## DATA FOR PROCESSING
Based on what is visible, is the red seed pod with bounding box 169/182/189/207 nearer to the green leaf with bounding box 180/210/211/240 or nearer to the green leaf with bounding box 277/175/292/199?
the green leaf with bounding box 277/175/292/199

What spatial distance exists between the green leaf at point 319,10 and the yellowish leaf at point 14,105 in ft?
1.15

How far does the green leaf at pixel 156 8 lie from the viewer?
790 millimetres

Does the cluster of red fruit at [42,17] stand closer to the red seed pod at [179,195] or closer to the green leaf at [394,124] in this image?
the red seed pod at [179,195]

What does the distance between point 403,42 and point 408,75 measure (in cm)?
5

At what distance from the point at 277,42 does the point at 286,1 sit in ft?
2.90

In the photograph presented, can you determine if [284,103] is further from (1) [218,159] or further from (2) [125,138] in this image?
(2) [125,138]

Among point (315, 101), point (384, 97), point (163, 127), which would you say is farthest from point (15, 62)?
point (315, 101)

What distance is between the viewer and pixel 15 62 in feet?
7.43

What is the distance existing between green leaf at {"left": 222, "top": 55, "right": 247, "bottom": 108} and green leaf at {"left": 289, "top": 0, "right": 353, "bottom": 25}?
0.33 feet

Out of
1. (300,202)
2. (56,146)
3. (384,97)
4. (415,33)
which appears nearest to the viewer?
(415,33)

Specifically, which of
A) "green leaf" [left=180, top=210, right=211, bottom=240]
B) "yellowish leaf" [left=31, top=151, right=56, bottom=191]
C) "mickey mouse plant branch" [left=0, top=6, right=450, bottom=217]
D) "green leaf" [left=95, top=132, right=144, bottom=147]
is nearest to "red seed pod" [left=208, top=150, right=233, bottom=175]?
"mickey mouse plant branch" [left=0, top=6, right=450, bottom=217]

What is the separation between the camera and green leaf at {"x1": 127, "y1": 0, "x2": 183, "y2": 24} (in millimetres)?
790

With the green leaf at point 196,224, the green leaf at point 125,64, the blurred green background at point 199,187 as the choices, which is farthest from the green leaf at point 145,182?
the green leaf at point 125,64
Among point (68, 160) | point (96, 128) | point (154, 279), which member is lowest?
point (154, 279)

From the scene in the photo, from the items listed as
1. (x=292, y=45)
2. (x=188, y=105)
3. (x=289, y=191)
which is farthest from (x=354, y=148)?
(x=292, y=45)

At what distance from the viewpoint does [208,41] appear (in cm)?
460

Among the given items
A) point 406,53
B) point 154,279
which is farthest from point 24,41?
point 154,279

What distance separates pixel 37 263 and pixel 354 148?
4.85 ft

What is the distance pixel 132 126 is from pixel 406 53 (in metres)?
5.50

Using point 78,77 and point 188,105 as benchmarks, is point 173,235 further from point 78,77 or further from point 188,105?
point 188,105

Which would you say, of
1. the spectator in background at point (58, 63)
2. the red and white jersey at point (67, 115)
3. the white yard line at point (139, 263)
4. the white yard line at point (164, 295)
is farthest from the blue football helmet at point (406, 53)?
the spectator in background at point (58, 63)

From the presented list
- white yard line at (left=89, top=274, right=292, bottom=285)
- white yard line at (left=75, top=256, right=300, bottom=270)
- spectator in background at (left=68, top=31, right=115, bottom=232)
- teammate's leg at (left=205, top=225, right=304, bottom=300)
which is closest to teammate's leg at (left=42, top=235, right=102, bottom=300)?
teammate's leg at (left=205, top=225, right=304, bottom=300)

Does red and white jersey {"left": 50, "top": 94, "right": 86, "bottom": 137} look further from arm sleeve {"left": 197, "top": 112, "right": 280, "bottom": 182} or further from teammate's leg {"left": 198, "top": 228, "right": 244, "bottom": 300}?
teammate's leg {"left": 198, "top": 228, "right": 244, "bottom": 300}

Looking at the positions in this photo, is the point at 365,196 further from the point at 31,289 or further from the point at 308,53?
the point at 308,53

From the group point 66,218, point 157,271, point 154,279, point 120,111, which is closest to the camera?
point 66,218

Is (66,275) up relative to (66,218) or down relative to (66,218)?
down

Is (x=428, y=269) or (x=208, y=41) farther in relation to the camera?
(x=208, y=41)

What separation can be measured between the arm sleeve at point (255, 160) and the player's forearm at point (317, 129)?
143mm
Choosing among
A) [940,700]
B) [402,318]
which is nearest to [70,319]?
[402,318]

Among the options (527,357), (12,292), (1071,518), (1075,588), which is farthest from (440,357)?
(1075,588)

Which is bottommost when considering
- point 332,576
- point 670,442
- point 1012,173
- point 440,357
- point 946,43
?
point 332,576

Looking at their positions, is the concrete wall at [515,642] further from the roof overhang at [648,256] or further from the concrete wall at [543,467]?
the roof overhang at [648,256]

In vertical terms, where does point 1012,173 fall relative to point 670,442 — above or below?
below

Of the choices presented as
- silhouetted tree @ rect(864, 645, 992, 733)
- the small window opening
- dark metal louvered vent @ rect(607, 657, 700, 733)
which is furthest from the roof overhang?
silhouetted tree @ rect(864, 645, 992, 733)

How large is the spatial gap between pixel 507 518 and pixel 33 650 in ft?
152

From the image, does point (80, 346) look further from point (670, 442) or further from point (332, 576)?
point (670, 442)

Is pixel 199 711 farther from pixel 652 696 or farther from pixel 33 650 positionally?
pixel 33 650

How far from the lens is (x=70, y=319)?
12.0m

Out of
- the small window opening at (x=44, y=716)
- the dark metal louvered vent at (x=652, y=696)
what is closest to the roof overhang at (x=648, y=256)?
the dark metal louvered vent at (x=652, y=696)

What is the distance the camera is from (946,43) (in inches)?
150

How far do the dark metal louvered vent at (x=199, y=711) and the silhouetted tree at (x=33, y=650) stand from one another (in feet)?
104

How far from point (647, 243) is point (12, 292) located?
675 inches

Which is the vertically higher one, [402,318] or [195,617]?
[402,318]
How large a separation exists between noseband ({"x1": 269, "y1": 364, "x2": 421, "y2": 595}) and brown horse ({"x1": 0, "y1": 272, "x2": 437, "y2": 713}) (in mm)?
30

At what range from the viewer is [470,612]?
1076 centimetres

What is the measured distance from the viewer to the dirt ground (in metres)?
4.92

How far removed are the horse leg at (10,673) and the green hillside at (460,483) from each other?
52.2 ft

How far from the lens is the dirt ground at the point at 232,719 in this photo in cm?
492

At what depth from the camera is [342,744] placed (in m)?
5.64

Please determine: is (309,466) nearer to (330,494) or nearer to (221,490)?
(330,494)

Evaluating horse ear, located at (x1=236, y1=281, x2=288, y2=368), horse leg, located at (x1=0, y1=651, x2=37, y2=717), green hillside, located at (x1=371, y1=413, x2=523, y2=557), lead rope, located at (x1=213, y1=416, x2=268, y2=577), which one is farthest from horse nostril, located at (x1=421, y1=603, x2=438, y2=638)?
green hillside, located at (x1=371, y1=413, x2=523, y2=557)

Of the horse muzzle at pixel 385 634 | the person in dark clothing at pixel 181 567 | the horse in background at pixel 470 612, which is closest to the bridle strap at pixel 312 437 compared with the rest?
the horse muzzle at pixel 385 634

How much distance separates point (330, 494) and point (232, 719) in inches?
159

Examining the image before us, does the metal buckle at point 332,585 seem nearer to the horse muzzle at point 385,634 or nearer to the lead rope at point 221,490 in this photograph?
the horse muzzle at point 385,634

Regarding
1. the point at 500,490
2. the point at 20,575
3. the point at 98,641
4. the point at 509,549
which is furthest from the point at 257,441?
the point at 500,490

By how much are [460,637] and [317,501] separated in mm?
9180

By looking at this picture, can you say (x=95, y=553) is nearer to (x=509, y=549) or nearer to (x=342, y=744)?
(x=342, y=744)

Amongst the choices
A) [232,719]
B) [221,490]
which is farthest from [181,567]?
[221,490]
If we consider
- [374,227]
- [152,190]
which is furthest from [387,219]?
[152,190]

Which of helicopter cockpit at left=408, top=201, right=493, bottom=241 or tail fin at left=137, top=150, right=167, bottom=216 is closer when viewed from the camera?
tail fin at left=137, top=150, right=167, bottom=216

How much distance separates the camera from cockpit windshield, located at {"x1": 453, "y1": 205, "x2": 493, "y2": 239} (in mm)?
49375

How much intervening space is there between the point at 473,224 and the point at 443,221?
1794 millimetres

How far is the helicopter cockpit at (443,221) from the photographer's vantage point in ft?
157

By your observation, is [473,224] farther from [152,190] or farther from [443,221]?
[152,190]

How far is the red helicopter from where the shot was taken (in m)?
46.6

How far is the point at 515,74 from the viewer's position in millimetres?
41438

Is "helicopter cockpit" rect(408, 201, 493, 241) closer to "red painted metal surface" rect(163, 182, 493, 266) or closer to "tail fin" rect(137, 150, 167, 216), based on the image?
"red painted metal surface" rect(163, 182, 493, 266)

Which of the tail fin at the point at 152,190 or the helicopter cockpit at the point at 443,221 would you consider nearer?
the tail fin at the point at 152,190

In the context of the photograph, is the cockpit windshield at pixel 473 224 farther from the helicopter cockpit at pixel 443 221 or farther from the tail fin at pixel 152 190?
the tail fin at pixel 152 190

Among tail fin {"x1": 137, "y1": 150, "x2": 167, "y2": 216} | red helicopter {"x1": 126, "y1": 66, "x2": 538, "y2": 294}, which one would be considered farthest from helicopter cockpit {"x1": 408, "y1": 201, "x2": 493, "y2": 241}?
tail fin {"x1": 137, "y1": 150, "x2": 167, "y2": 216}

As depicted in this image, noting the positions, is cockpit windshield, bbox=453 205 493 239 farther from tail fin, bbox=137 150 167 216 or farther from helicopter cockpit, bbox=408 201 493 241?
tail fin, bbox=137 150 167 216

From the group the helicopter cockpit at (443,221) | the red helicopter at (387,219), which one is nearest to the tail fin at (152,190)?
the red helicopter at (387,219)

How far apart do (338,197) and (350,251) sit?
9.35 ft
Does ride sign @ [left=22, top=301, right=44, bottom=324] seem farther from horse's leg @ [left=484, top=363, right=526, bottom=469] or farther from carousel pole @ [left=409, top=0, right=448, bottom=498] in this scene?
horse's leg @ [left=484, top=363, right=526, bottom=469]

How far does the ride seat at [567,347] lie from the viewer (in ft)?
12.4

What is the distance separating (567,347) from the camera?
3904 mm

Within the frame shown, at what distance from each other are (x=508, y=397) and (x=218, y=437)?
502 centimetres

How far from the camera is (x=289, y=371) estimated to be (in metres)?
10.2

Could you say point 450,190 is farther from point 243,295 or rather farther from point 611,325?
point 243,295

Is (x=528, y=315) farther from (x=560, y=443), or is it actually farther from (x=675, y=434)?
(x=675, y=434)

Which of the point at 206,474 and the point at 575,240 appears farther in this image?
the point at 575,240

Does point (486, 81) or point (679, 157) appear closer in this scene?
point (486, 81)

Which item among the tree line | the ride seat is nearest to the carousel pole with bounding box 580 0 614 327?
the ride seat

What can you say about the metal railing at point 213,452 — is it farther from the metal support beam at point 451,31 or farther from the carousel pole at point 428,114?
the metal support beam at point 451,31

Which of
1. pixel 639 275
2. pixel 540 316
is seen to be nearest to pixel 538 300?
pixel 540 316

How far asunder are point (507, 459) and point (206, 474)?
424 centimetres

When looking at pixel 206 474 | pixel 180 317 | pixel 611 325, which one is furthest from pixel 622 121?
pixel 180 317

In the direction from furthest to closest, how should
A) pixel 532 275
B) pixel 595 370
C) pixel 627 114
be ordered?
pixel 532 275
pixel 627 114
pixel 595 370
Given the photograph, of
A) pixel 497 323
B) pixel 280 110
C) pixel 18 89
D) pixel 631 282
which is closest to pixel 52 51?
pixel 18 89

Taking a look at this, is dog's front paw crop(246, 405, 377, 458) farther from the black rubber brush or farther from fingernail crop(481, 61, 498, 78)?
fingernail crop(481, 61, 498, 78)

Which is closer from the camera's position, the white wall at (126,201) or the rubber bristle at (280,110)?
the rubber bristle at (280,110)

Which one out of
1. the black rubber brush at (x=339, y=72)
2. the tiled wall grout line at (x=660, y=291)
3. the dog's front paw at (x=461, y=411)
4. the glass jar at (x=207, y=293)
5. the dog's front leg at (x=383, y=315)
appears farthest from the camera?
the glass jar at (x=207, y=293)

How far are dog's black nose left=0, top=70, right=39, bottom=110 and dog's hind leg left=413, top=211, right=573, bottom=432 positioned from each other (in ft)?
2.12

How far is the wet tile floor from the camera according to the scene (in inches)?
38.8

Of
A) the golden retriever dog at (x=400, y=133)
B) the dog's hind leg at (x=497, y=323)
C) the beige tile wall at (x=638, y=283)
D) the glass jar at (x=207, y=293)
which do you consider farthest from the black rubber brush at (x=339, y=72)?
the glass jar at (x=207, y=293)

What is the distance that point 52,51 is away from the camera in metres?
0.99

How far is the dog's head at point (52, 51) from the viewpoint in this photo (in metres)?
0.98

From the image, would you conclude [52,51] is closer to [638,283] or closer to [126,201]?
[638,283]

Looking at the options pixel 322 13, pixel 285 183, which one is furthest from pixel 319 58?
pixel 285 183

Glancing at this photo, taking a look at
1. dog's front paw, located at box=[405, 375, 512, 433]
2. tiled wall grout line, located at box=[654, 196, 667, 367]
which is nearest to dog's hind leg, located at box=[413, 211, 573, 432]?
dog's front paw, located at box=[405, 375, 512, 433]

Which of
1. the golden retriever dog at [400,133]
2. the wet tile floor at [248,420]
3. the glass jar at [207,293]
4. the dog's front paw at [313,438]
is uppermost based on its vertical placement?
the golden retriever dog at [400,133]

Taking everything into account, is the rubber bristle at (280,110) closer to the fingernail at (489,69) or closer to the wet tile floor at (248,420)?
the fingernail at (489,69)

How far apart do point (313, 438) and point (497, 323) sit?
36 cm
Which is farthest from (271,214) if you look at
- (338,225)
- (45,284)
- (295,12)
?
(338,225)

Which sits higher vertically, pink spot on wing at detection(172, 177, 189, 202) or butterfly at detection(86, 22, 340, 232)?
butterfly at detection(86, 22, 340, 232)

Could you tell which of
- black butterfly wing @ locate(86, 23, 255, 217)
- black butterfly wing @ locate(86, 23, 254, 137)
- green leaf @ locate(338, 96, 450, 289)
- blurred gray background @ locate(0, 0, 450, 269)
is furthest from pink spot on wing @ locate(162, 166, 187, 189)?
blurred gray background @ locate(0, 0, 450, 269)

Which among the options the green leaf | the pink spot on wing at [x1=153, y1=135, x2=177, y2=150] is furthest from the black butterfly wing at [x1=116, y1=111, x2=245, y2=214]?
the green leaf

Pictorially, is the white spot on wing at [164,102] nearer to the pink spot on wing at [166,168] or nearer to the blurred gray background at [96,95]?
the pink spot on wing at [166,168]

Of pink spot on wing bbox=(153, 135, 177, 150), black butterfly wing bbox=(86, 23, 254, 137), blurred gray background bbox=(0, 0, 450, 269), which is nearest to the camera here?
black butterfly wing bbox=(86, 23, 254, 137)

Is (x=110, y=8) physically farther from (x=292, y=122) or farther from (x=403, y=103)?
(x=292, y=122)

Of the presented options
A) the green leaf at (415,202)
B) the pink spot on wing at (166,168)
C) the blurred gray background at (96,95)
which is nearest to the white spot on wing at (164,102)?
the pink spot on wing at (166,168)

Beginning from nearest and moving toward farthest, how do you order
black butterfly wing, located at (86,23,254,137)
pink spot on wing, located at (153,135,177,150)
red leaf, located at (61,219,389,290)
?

## DIRECTIONS
Reproduce the final stretch of the data above: every line from the one holding "Is (x=110, y=8)" through the end, inclusive, exactly as written and nothing else.

## WORKED ANSWER
Is (x=110, y=8) physically farther from (x=292, y=122) or farther from (x=403, y=103)?
(x=292, y=122)

Of the presented options
A) the green leaf at (415,202)
B) the pink spot on wing at (166,168)
C) the blurred gray background at (96,95)
which is nearest to the white spot on wing at (164,102)?
the pink spot on wing at (166,168)

Beginning from nearest and moving toward farthest, how do you order
black butterfly wing, located at (86,23,254,137)
pink spot on wing, located at (153,135,177,150)
red leaf, located at (61,219,389,290)
?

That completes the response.